Page 1: Introduction
In the business world, ‘investment’ has two separate but related meanings. For many producers, ‘investment’ means spending money in ways that add to the capital stock of the business, e.g. by extending factory buildings or office buildings, or modernising machinery. Businesses finance this investment either out of profits, through borrowing or by attracting funds through a share issue.
Investment can also mean ‘purchasing financial assets in the form of stocks, bonds and shares’. These financial assets yield interest payments (in the case of loan certificates) and dividends (in the case of share certificates). Shareholding also gives an opportunity to enjoy capital gain (or to suffer capital loss).
Investment companies buy a portfolio of financial assets on behalf of their clients, who will include individuals seeking to protect their savings as well as large firms looking for a safe, profitable place to deposit, for example, their pension fund receipts.

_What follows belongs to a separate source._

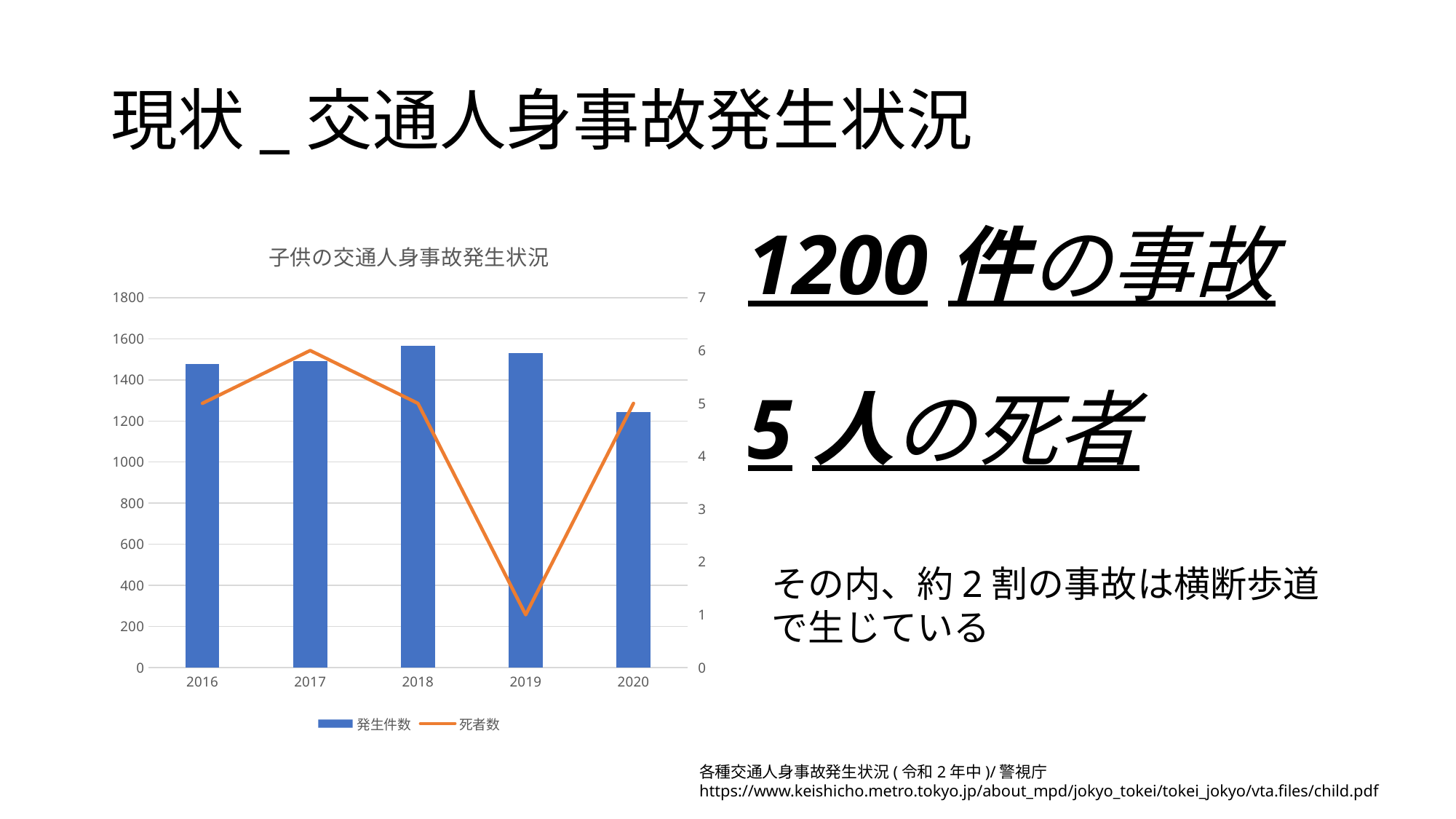
In which year is 死者数 lowest? 2019 What is the value of 死者数 for 2017? 6 How many series does the chart legend list? 2 What is the title of the chart on the slide? 子供の交通人身事故発生状況 How many years are shown on the x axis of the chart? 5 Is the value of 発生件数 for 2018 greater or less than 1400? greater Which series is drawn as a line in the chart? 死者数 Is the value of 発生件数 for 2020 greater or less than 1400? less In which year is 発生件数 lowest? 2020 What is the value of 死者数 for 2019? 1 What kind of chart is shown on the slide? Combination bar and line chart In which year is 死者数 highest? 2017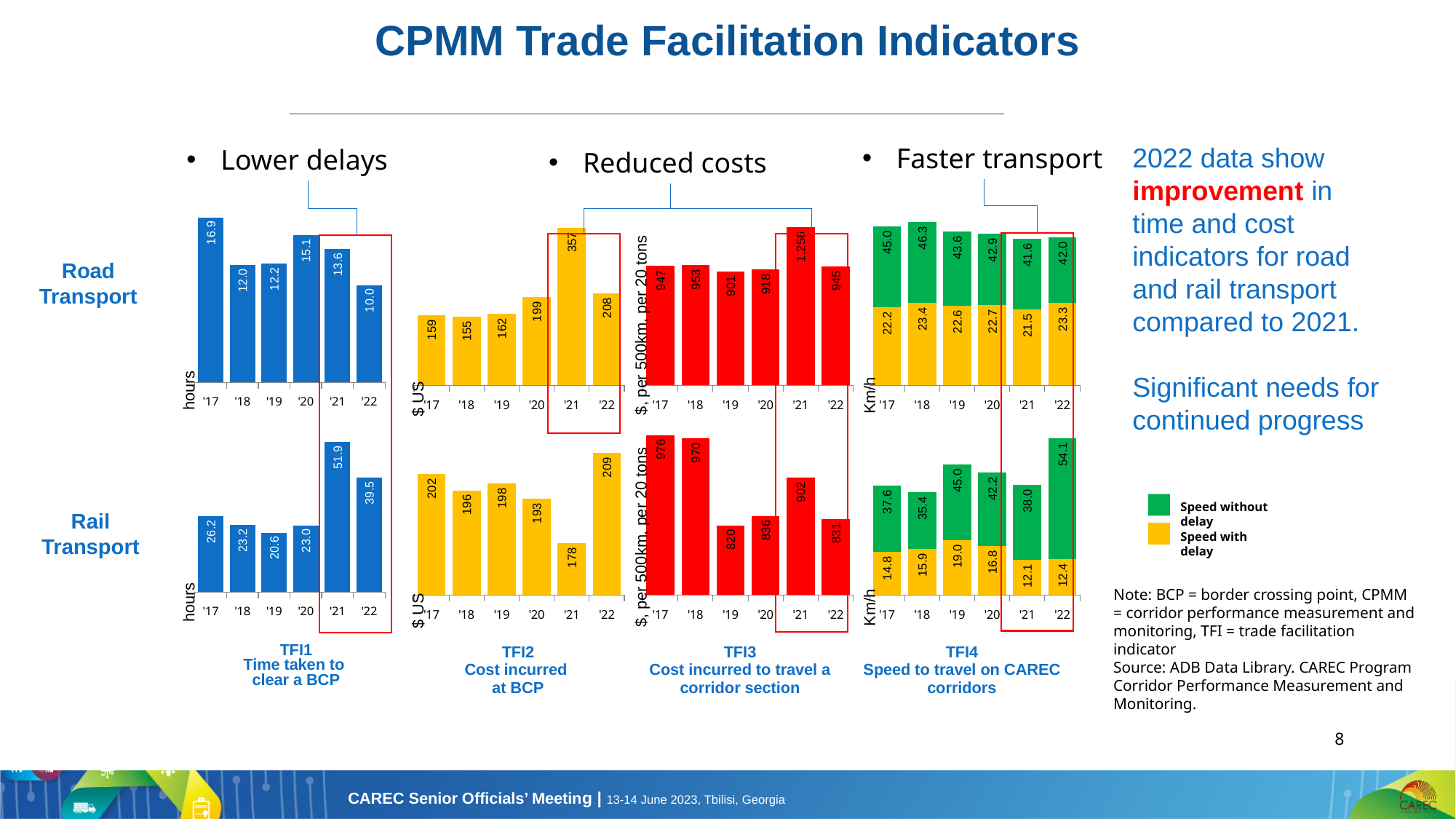
In the Road Transport TFI3 chart (Cost incurred to travel a corridor section), what is the difference between the '21 and '22 values? 311 In the Rail Transport TFI4 chart (Speed to travel on CAREC corridors), what is the Speed without delay value for '22? 54.1 How many years are shown on the x axis of the Road Transport TFI1 chart? 6 In the Road Transport TFI1 chart (Time taken to clear a BCP), what is the difference between the '17 and '22 values? 6.9 In the Rail Transport TFI3 chart (Cost incurred to travel a corridor section), which is larger, the value for '17 or the value for '19? '17 In the Road Transport TFI2 chart (Cost incurred at BCP), what is the value for '21? 357 In the Rail Transport TFI1 chart (Time taken to clear a BCP), which year has the highest value? '21 In the Road Transport TFI1 chart (Time taken to clear a BCP), what is the value for '22? 10.0 In the Rail Transport TFI2 chart (Cost incurred at BCP), which year has the lowest value? '21 In the Road Transport TFI4 chart (Speed to travel on CAREC corridors), what is the Speed with delay value for '21? 21.5 How many series does the legend for the TFI4 charts list? 2 What kind of chart is the Rail Transport TFI2 chart (Cost incurred at BCP)? Bar chart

Investment companies have to be good at identifying and buying financial assets that will yield a good return and at avoiding or discarding investments that look likely to yield a poor return. Millions of people depend either directly or indirectly on the skill with which investment companies build up and manage an investment portfolio on behalf of their clients.
Henderson Global Investors is a highly successful company that manages a wide range of investment funds. It offers its services to both institutions and private individuals, and is active in Europe, Asia and North America. The company is one of the market leaders in the specialist field of Socially Responsible Investment (SRI). As such, Henderson Global Investors is seeking to increase the awareness and understanding of SRI.
This case study examines the nature and purpose of SRI and the contribution it can make to society. At the same time it demystifies SRI and corrects some common misconceptions.